On Wednesday night, Mr Trump and Putin held a 90-minute phone call in which it was agreed that they would “immediately” begin peace negotiations.
The call has prompted concerns that whatever negotiations the two devise will be favourable to Moscow, with Ukraine and Europe frozen out of talks.
Sir Ben, a former defence secretary, said that if Mr Trump was seen to capitulate to the Kremlin as world leaders gathered for the Munich Security Conference this weekend, it would be a repeat of Chamberlain’s “peace for our time” moment.

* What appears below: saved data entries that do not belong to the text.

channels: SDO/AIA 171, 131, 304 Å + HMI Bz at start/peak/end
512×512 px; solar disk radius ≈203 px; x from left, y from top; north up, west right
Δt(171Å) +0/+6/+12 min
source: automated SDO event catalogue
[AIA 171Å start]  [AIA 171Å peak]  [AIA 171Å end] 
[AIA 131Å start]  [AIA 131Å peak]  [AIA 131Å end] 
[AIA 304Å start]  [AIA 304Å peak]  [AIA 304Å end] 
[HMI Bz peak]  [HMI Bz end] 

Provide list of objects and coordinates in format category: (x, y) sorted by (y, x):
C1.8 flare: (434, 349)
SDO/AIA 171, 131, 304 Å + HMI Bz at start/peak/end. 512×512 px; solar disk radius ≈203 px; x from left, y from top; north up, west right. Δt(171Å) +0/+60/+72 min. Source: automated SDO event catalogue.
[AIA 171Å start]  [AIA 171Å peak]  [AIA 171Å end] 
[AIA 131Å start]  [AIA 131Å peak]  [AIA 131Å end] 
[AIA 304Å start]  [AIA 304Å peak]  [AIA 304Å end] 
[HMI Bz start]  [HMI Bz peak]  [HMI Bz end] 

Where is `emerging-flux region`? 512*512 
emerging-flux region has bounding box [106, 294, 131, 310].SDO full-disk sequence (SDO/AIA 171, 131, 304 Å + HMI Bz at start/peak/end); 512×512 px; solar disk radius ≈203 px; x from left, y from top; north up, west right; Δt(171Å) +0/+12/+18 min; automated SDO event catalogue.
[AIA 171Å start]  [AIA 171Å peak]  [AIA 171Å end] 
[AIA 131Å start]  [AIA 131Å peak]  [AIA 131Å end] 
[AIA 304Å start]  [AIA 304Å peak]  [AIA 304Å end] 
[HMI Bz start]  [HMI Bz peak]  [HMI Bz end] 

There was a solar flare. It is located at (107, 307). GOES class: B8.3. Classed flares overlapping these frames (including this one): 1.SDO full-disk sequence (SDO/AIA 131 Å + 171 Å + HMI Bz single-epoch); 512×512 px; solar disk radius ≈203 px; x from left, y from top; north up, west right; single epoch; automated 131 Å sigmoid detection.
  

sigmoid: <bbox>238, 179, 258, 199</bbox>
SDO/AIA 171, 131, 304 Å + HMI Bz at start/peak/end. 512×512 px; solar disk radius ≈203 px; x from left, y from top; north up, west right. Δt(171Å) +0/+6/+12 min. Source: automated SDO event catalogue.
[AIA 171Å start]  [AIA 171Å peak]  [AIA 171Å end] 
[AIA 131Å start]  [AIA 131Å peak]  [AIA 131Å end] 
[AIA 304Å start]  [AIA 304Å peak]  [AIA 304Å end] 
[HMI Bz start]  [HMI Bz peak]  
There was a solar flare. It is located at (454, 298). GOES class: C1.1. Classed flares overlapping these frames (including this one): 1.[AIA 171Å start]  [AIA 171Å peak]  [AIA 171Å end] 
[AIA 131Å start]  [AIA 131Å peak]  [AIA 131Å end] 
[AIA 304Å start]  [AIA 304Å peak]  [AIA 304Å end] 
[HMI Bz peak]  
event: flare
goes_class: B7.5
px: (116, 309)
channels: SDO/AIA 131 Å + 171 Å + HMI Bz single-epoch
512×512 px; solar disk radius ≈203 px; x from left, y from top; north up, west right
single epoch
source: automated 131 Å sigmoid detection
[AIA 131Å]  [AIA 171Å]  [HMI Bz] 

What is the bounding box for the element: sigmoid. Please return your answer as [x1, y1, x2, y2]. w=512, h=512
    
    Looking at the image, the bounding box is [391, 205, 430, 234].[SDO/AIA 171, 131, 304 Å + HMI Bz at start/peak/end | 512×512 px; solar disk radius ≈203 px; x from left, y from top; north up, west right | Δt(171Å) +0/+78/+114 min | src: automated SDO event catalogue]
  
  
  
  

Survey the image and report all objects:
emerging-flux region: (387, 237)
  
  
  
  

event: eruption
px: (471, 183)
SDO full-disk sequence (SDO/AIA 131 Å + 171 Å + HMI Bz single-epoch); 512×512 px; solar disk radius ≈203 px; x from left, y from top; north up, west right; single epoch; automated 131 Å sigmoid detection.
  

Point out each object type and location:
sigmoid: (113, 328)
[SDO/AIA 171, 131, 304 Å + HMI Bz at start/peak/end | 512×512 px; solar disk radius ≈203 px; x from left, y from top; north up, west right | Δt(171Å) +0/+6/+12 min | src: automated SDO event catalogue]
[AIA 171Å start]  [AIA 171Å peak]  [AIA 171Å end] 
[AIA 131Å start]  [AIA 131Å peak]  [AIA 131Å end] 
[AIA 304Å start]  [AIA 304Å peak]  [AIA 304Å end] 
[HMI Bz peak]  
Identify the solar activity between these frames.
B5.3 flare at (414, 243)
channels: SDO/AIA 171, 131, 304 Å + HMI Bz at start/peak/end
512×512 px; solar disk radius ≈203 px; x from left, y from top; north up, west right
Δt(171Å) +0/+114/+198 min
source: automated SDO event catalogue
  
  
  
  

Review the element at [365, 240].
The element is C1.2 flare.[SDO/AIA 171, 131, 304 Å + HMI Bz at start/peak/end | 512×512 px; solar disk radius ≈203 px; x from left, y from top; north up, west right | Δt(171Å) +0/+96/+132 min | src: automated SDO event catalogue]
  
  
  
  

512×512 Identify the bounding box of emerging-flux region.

Writing for The Telegraph, he said: “Munich’s motto is ‘peace through dialogue’, but it has proven itself in recent years to also be a forceful bastion of European resistance against Russia’s illegal invasion of Ukraine.
“What a shame, then, that this year’s gathering seems set to mirror the disastrous conference of 1938 where the continent stood blind in the face of Hitler’s duplicity. The stench of appeasement is once again returning to Munich.
“After Chamberlain returned to Britain in 1938 having signed an agreement with Adolf Hitler, he proclaimed ‘peace for our time’. Winston Churchill then rebutted that ‘you were given the choice between war and dishonour. You chose dishonour and you will have war’.
“The same fate awaits the West, whether in the Taiwan strait, Iran, or elsewhere in Europe, if it fails to stand strong now. And like 87 years ago, it will have its roots in Munich.”